## START

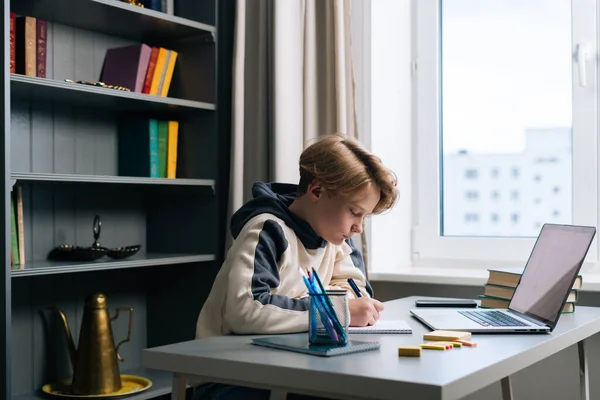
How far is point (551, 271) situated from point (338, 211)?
506mm

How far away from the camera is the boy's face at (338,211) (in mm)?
1804

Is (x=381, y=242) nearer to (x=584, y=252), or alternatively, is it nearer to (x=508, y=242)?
(x=508, y=242)

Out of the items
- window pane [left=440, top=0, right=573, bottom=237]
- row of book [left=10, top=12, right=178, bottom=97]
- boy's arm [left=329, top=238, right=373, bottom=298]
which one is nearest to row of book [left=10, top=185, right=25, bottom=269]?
row of book [left=10, top=12, right=178, bottom=97]

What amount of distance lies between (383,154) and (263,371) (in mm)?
1714

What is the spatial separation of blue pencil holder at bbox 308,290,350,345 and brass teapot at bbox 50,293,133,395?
4.17 ft

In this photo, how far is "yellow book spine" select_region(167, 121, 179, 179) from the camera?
2.77m

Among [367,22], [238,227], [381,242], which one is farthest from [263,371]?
[367,22]

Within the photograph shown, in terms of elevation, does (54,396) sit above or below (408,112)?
below

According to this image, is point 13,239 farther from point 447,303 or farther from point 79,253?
point 447,303

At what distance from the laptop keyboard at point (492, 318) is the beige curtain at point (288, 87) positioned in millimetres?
896

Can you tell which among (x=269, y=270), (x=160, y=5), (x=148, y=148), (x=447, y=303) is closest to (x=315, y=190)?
(x=269, y=270)

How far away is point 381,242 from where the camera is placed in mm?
2863

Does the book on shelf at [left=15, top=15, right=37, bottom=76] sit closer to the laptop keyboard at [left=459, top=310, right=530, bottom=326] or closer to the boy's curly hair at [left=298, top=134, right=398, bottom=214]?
the boy's curly hair at [left=298, top=134, right=398, bottom=214]

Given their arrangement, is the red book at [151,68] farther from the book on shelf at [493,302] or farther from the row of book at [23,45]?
the book on shelf at [493,302]
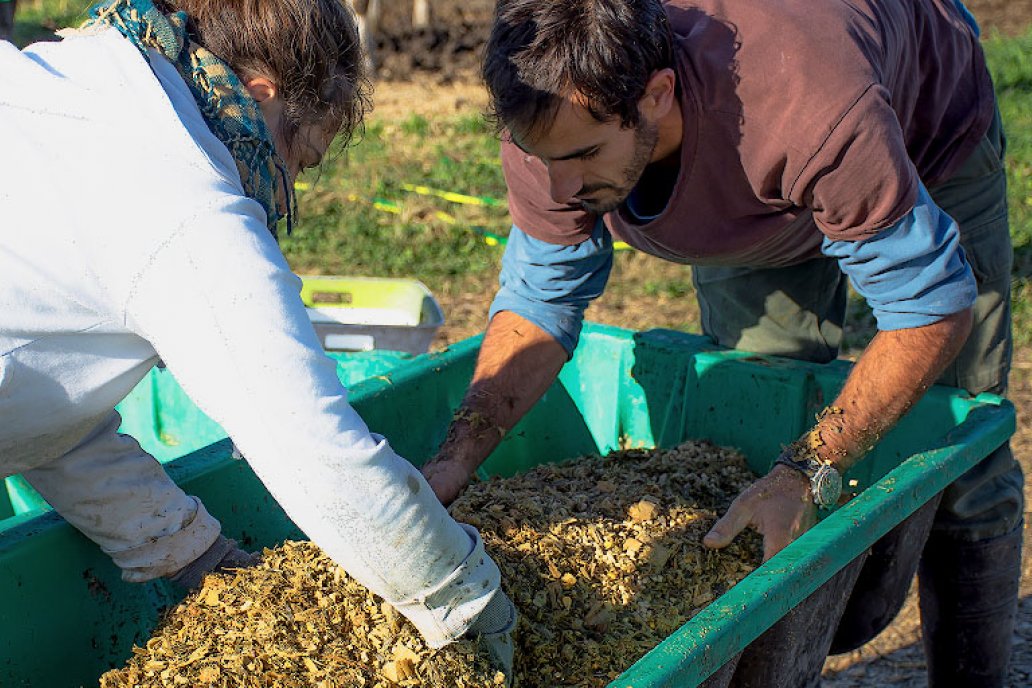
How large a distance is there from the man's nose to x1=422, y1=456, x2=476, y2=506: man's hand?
25.4 inches

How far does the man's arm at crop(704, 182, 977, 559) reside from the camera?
2303mm

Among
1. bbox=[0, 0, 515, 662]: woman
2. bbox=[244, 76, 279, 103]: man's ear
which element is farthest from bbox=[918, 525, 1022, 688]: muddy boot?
bbox=[244, 76, 279, 103]: man's ear

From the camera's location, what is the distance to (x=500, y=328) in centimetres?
289

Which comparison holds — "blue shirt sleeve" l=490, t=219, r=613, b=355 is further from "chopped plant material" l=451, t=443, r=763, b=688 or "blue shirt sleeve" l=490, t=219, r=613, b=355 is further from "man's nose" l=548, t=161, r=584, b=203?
"chopped plant material" l=451, t=443, r=763, b=688

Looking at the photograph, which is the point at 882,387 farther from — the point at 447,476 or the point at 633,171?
the point at 447,476

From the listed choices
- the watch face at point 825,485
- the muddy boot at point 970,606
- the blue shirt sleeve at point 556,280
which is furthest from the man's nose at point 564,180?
the muddy boot at point 970,606

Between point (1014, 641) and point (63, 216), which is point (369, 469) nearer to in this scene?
point (63, 216)

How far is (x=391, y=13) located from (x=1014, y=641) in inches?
392

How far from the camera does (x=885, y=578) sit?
101 inches

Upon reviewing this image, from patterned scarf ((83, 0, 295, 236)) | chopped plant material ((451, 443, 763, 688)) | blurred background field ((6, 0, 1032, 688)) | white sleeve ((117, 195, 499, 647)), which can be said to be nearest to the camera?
white sleeve ((117, 195, 499, 647))

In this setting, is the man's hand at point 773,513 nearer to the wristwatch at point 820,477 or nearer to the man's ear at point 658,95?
the wristwatch at point 820,477

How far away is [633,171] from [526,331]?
54 centimetres

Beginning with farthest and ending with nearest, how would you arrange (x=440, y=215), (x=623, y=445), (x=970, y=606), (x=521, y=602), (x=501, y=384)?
(x=440, y=215) → (x=623, y=445) → (x=970, y=606) → (x=501, y=384) → (x=521, y=602)

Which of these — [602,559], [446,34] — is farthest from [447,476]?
[446,34]
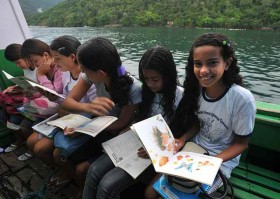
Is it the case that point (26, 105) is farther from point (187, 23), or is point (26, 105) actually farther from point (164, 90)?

## END

What the task asks ::
Copy out all of the data again, but swap "brass teapot" for "ceramic teapot" and change nothing else. Omit the pictures from your answer.

Response to the exercise ::
How far is point (551, 271) situated from point (338, 211)?
506mm

How far away from the camera is the boy's face at (338,211) (in mm)?
1804

Is (x=381, y=242) nearer to (x=584, y=252), or alternatively, is it nearer to (x=508, y=242)?
(x=508, y=242)

Out of the items
- window pane [left=440, top=0, right=573, bottom=237]
- row of book [left=10, top=12, right=178, bottom=97]
- boy's arm [left=329, top=238, right=373, bottom=298]
which one is nearest to row of book [left=10, top=185, right=25, bottom=269]?
row of book [left=10, top=12, right=178, bottom=97]

What amount of distance lies between (383,154) and (263,371) (in mm)?
1714

What is the spatial separation of blue pencil holder at bbox 308,290,350,345 and ceramic teapot at bbox 50,293,133,395?
4.17 ft

In this photo, how far is "yellow book spine" select_region(167, 121, 179, 179) from the camera?
2.77m

Among [367,22], [238,227], [381,242], which one is farthest from [263,371]?
[367,22]

Within the photograph shown, in terms of elevation, does (54,396) sit above or below (408,112)?
below

According to this image, is point 13,239 farther from point 447,303 or farther from point 79,253?
point 447,303

At what distance from the laptop keyboard at point (492, 318) is the beige curtain at point (288, 87) positioned in millimetres?
896

Can you tell which among (x=269, y=270), (x=160, y=5), (x=148, y=148), (x=447, y=303) is closest to (x=315, y=190)?
(x=269, y=270)

How far away is point 381,242 from where the camera is placed in mm?
2863

Does the book on shelf at [left=15, top=15, right=37, bottom=76] sit closer to the laptop keyboard at [left=459, top=310, right=530, bottom=326] or closer to the boy's curly hair at [left=298, top=134, right=398, bottom=214]?
the boy's curly hair at [left=298, top=134, right=398, bottom=214]

Given their arrangement, is the red book at [151,68] farther from the book on shelf at [493,302] or farther from the row of book at [23,45]?
the book on shelf at [493,302]
How large a distance is there from the man's nose to x1=422, y1=456, x2=476, y2=506: man's hand?
25.4 inches

How far does the man's arm at crop(704, 182, 977, 559) reside from the camera?
2303mm

Among
1. bbox=[0, 0, 515, 662]: woman
2. bbox=[244, 76, 279, 103]: man's ear
which element is farthest from bbox=[918, 525, 1022, 688]: muddy boot?
bbox=[244, 76, 279, 103]: man's ear

From the camera's location, what is the distance to (x=500, y=328) in centimetres?
289

Which comparison holds — "blue shirt sleeve" l=490, t=219, r=613, b=355 is further from "chopped plant material" l=451, t=443, r=763, b=688 or "blue shirt sleeve" l=490, t=219, r=613, b=355 is further from "man's nose" l=548, t=161, r=584, b=203?
"chopped plant material" l=451, t=443, r=763, b=688

Looking at the photograph, which is the point at 882,387 farther from — the point at 447,476 or the point at 633,171?
the point at 447,476

From the listed choices
- the watch face at point 825,485
- the muddy boot at point 970,606
- the blue shirt sleeve at point 556,280
which is furthest from the man's nose at point 564,180?
the muddy boot at point 970,606

Between point (1014, 641) and point (63, 216), which is point (369, 469) nearer to in this scene?
point (63, 216)

How far is (x=391, y=13) located from (x=1014, y=641) in inches?
392

How far from the camera does (x=885, y=578) sit?
101 inches

Upon reviewing this image, from patterned scarf ((83, 0, 295, 236)) | chopped plant material ((451, 443, 763, 688)) | blurred background field ((6, 0, 1032, 688)) | white sleeve ((117, 195, 499, 647)), which can be said to be nearest to the camera?
white sleeve ((117, 195, 499, 647))

In this setting, is the man's hand at point 773,513 nearer to the wristwatch at point 820,477 or nearer to the man's ear at point 658,95?
the wristwatch at point 820,477

How far away is [633,171] from [526,331]?
54 centimetres

Beginning with farthest and ending with nearest, how would you arrange (x=440, y=215), (x=623, y=445), (x=970, y=606), (x=521, y=602), (x=501, y=384)?
(x=440, y=215) → (x=623, y=445) → (x=970, y=606) → (x=501, y=384) → (x=521, y=602)

Which of these — [602,559], [446,34] — is farthest from [447,476]?
[446,34]
Is it the case that point (26, 105) is farther from point (187, 23), or is point (26, 105) actually farther from point (164, 90)?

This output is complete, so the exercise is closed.